Ma quando il Tesoro entrerà effettivamente nel capitale cambierà il CDA. Padoan: Morelli resta al Monte

Parlando davanti ai parlamentari delle commissioni Finanze di Camera e Senato il ministro ha fatto il punto sul decreto Mps. Ottimismo sulla ricapitalizzazione di Unicredit, mentre il sistema è alla svolta

Nella vicenda Mps (e non solo) il ministro dell’Economia, Pier Carlo Padoan, ha messo ieri alcuni punti fermi. In primo luogo la poltrona dell’ad Marco Morelli, resta salda. Davanti ai parlamentari delle commissioni Finanze di Camera e Senato, che lo avevano convocato per parlare del decreto Salva risparmio, che proprio ieri ha avviato a Palazzo Madama il suo iter di conversione in legge, Padoan ha chiarito che «il management di Mps, che pure ha manifestato la disponibilità a rimettere il proprio mandato, gode della fiducia del governo». A cambiare sarà il cda, che al momento dell’effettiva entrata del Tesoro nel capitale, rifletterà i nuovi equilibri e il peso del nuovo azionista pubblico. Il ministro ha aggiunto che, come per tutte le banche ricapitalizzate con soldi pubblici, ai manager saranno riconosciuti emolumenti in linea con quanto stabiliscono le norme europee. In ogni caso il Tesoro non intende restare azionista a lungo. E’ entrato nel capitale solo perché dopo il fallimento della soluzione di mercato, Mps, che è una banca in utile, aveva comunque bisogno di una ricapitalizzazione precauzionale e questa è «per definizione europea, temporanea» quindi il Monte quando sarà definitivamente risanato «tornerà al mercato».
L’ultimo punto fermo il ministro lo ha posto sulla cosiddetta proposta proposta Patuelli, cioè l’emendamento chiesto dal presidente dell’Abi, per permettere, in deroga alle norme della privacy, la pubblicazione dei nomi dei principali clienti insolventi di Mps e delle altre banche interessate da questo e dagli altri decreti. La lista nera, secondo il ministro, dovrà contenere solo i nomi dei «furbetti».

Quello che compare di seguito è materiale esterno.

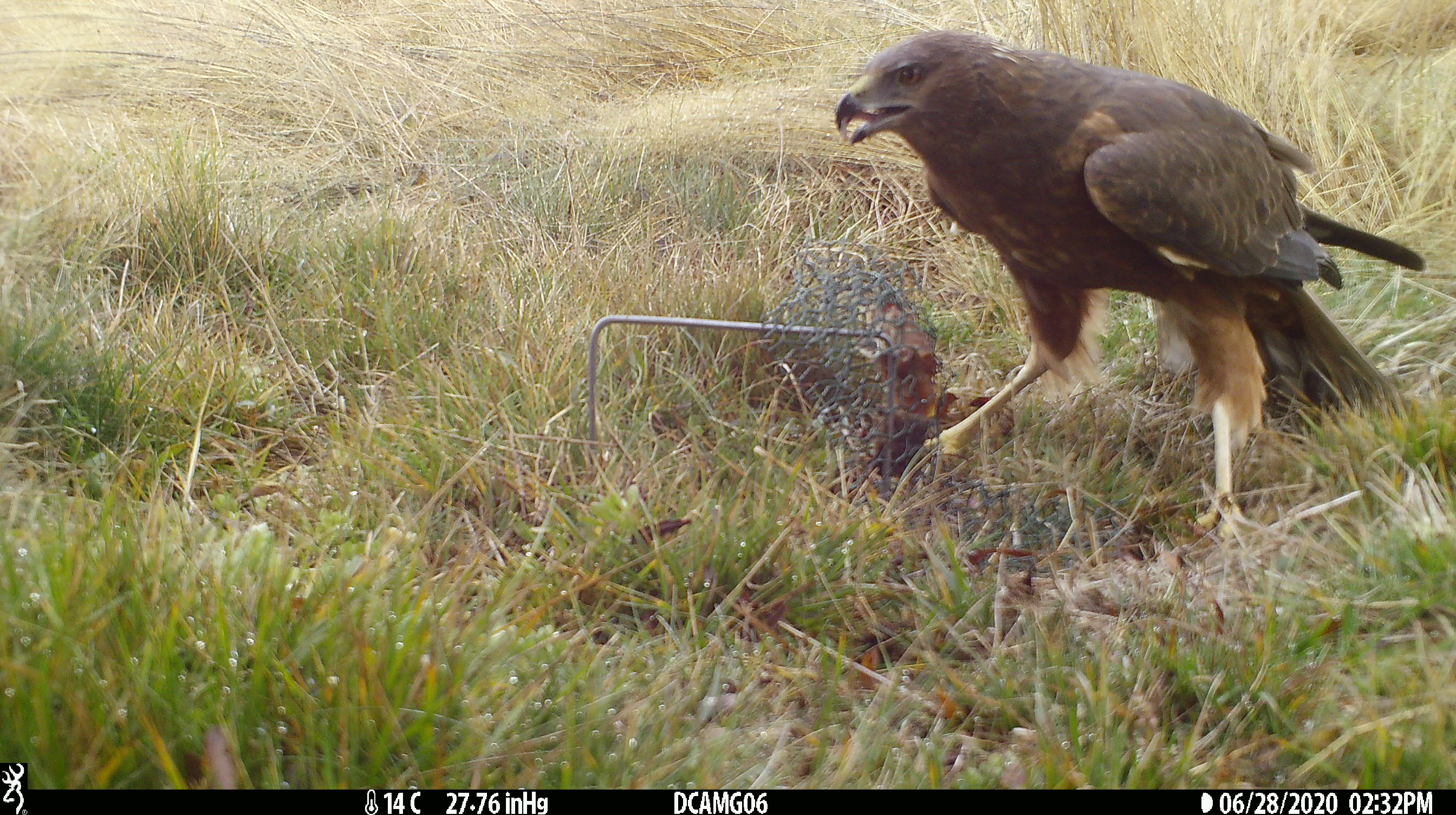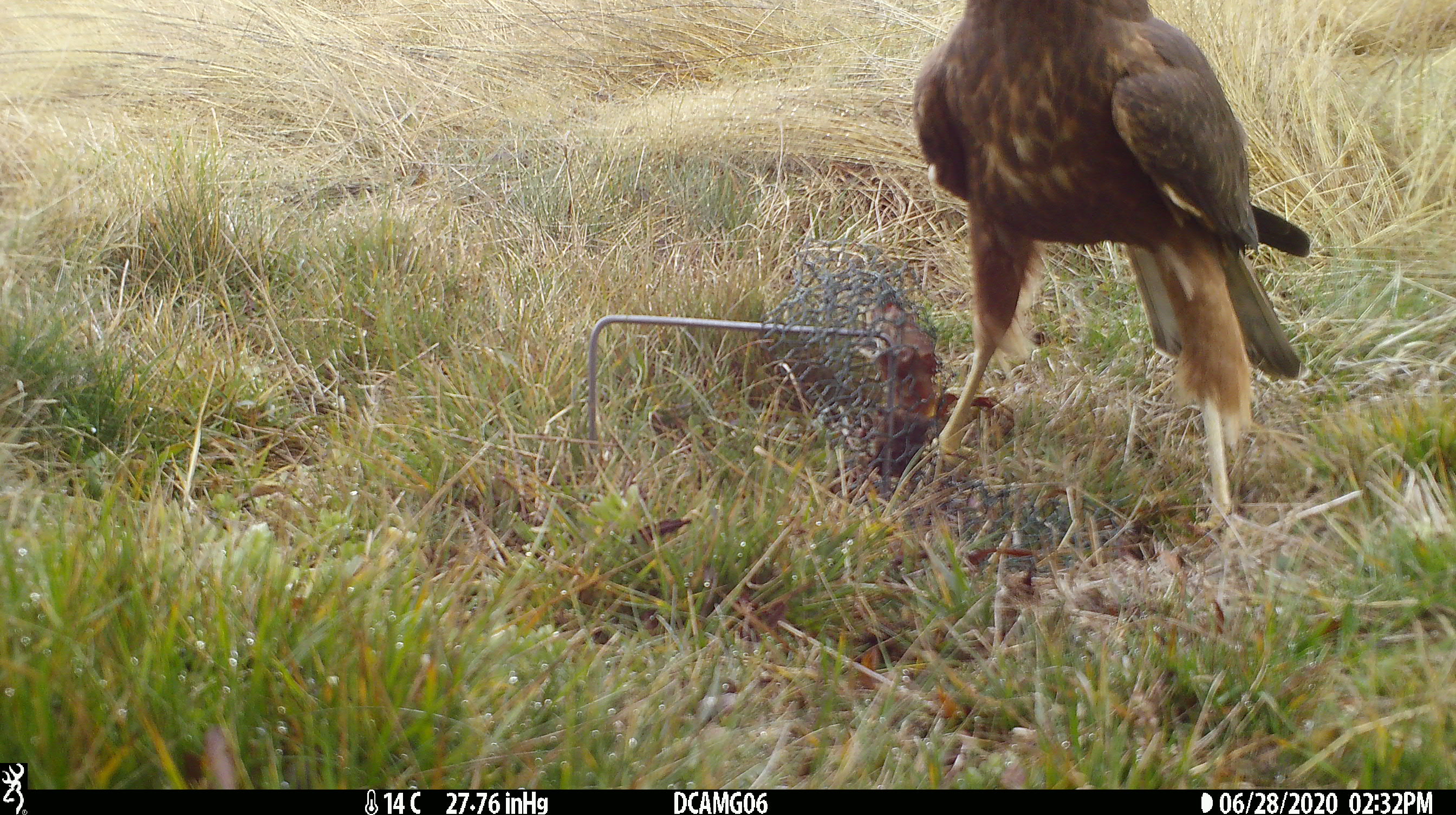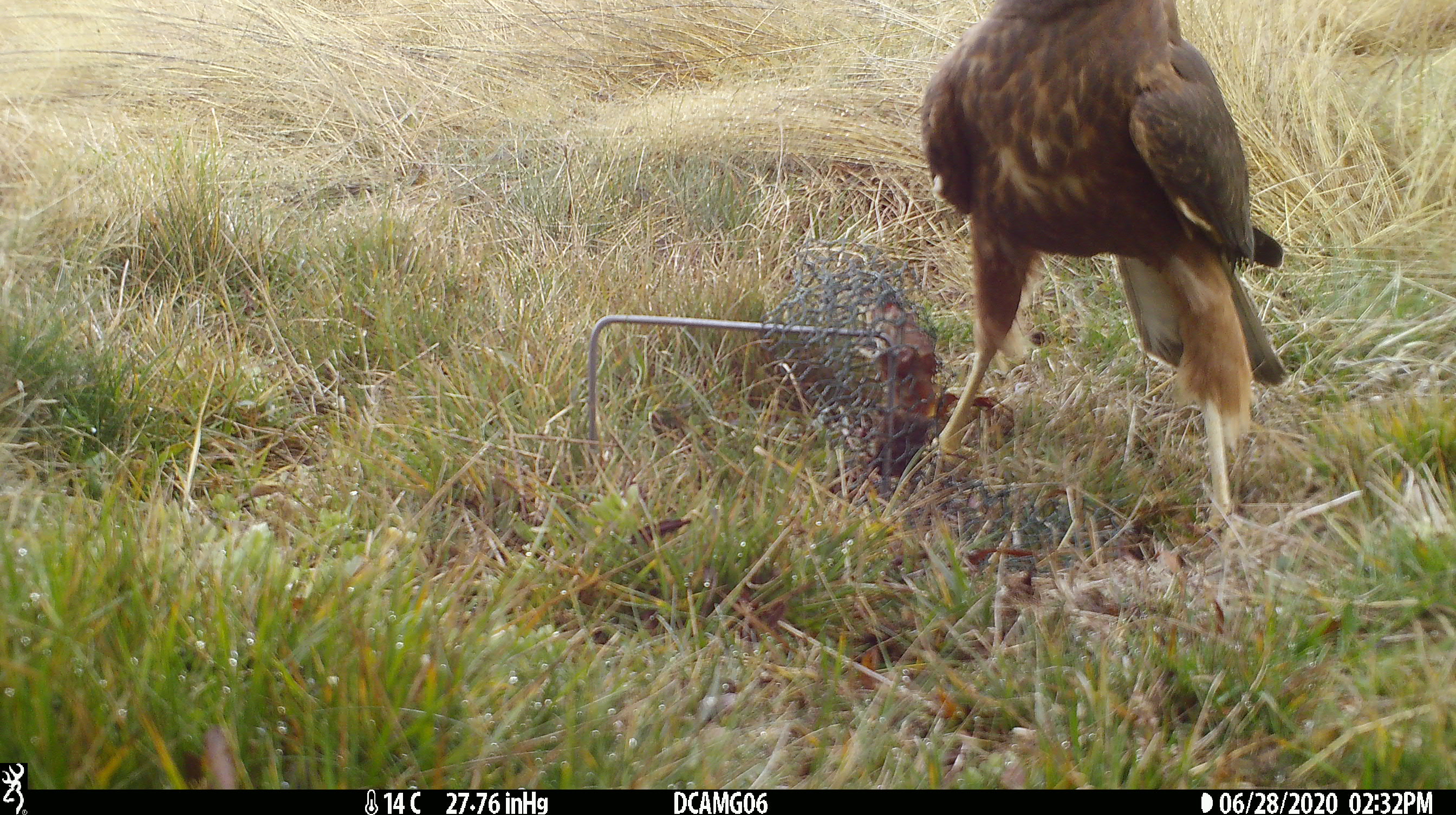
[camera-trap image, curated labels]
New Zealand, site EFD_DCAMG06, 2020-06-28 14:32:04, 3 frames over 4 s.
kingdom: Animalia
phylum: Chordata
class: Aves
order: Accipitriformes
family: Accipitridae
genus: Circus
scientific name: Circus approximans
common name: swamp harrier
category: harrier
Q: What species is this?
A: Harrier (swamp harrier) (Circus approximans).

«Ci possono essere questioni di legittimità e legali che ovviamente non dipendono da me», e c’è un’esigenza di trasparenza condivisibile.
Bisogna ragionare su come identificare e distinguere i «comportamenti scorretti che possono determinare accumulazione di debito», dagli altri frutto di situazioni sfortunate.
Sia nella relazione introduttiva, sia nelle risposte ai quesiti dei parlamentari, Padoan ha insistito sui pericoli di un eccesso di polemiche. «Nel dibattito che si è sviluppato si è a volte gettato discredito sull’intero settore bancario italiano» alimentando anche all’estero «una percezione sbagliata e immotivata. Atteggiamento, questo, «dannoso», anche perché il mondo delle banche si regge sulla fiducia e questa «è un bene pubblico ed è caratterizzata da una chiara asimmetria, molto facile distruggerla molto difficile ricostruirla».
Il sistema bancario, invece, per Padoan è a un «punto di svolta» e «visto l’andamento incoraggiante dell’economia non è da escludersi l’innesco di un circolo virtuoso tra consolidamento bancario, pulizia dei bilanci, ripresa della crescita e ritorno a condizioni di normalità e uscita dalla crisi».
E a motivare questo ottimismo, per il ministro, è una pluralità di fattori: «Unicredit sta per lanciare un aumento di capitale importante, Ubi si è dimostrata disponibile ad acquisire tre delle quattro banche regionali, Banca popolare di Milano e Banco Popolare hanno completato un’importante aggregazione, naturalmente ci sarà poi la ricapitalizzazione precauzionale di Mps. Stiamo parlando di elementi positivi oltreché il continuo buon andamento di istituti come Banca Intesa».
Sono tutti «segnali importanti che il sistema bancario italiano sta voltando pagina».